Where things get more interesting is how the model actually generates text. It can produce up to 256 tokens in parallel in a single step, and each token can attend to every other token in the block. That gives the model a global view of the output instead of a strictly linear one.

This makes it better suited for structured or rule-based tasks. For example, it can help fill in missing sections of code, complete structured formats like JSON, work through logic-heavy problems such as Sudoku-style puzzles, or handle mathematical patterns where consistency across the whole output matters more than sentence-by-sentence flow. Because it sees the entire block at once, it can also correct contradictions within the same generation cycle, rather than waiting for a later token to fix them.

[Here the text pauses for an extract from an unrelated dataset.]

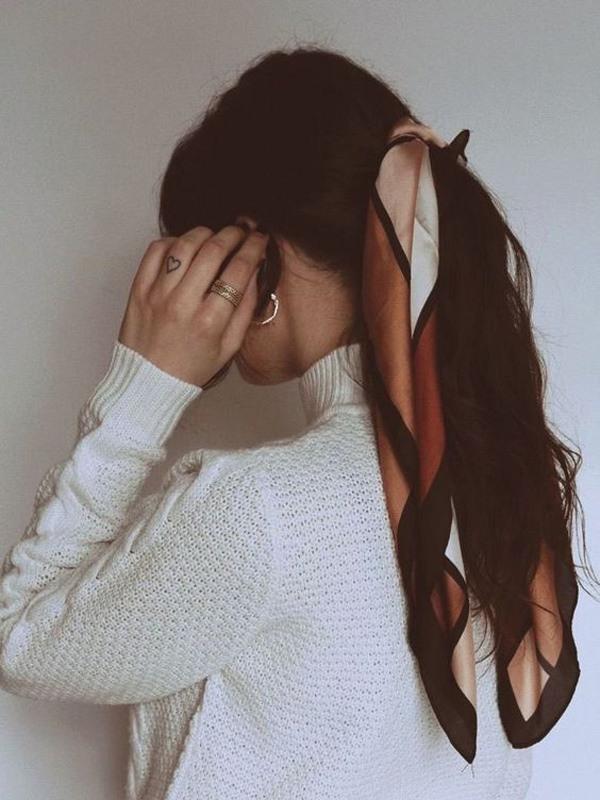 Biến tấu 4 kiểu tóc phong cách Hàn Quốc chỉ bằng 1 chiếc khăn lụa - 4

But there is a catch, and Google is upfront about it. DiffusionGemma does not match the output quality of its standard Gemma 4 models. The writing can be less stable, less refined, and not as reliable for complex or nuanced responses. So, you get speed but lose some polish.

DiffusionGemma comparison
Google

That is why Google is positioning it as an experimental tool — it is designed for scenarios where responsiveness matters more than perfection, such as real-time AI tools, inline writing or coding assistants, and fast iterative workflows where users care more about instant feedback than final-quality text.

Hence, DiffusionGemma is not meant to replace existing Gemini or Gemma models. It is a speed-first experiment that trades output quality for efficiency and responsiveness. But it also hints at a different direction for AI text generation, where models do not just predict the next word, but generate and refine entire blocks of text simultaneously.